The add_weight option is useful only in case of image batches, do not use otherwise. It effectively doubles the image weight in a batch of images. It’s like sending the same image twice.

In the image below you can see the difference between prepped and not prepped images.

prepped images

KSampler configuration suggestions

The IPAdapter generally requires a few more steps than usual, if the result is underwhelming try to add 10+ steps. ddminddpm and euler seem to perform better than others.

The model tends to burn the images a little. If needed lower the CFG scale.

The SDXL models are weird but the noise option sometimes helps.

IPAdapter + ControlNet

The model is very effective when paired with a ControlNet. In the example below I experimented with Canny. The workflow is in the examples directory.

canny controlnet

IPAdapter Face

IPAdapter offers an interesting model for a kind of “face swap” effect. The workflow is provided. Set a close up face as reference image and then input your text prompt as always. The generated character should have the face of the reference. It also works with img2img given a high denoise.

face swap

Masking

The most effective way to apply the IPAdapter to a region is by an inpainting workflow. Remeber to use a specific checkpoint for inpainting otherwise it won’t work. Even if you are inpainting a face I find that the IPAdapter-Plus (not the face one), works best.

inpainting

Image Batches

It is possible to pass multiple images for the conditioning with the Batch Images node. An example workflow is provided; in the picture below you can see the result of one and two images conditioning.

batcg images

It seems to be effective with 2-3 images, beyond that it tends to blur the information too much.

Image Weighting

When sending multiple images you can increase/decrease the weight of each image by using the IPAdapterEncoder node. The workflow (included in the examples) looks like this:

image weighting

The node accepts 4 images, but remember that you can send batches of images to each slot.

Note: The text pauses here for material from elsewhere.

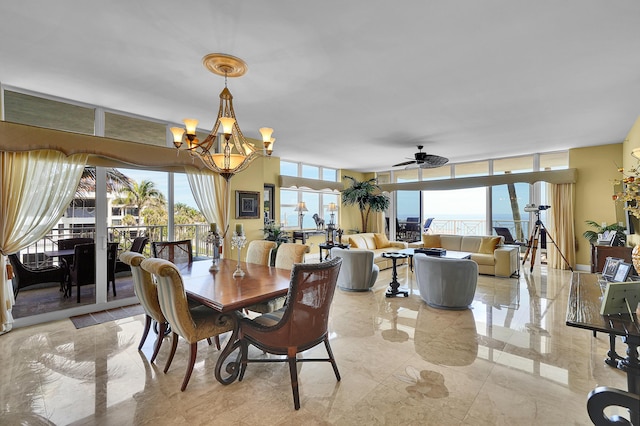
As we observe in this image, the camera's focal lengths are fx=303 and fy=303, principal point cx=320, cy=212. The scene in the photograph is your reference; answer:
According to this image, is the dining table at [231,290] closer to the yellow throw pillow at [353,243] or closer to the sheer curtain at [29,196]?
the sheer curtain at [29,196]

Troubleshooting of ComfyUI IPAdapter plus

Error: ‘CLIPVisionModelOutput’ object has no attribute ‘penultimate_hidden_states’

You are using an old version of ComfyUI. Update and you’ll be fine.

Error with Tensor size mismatch

You are using the wrong CLIP encoder+IPAdapter Model+Checkpoint combo. Remember that you need to select the CLIP encoder v1.5 for all v1.5 IPAdapter models AND for all models ending with vit-h (even if they are for SDXL).

Is it true that the input reference image must have the same size of the output image?

No, that’s a metropolitan legend. Your input and output images can be of any size. Remember that all input images are scaled and cropped to 224×224 anyway.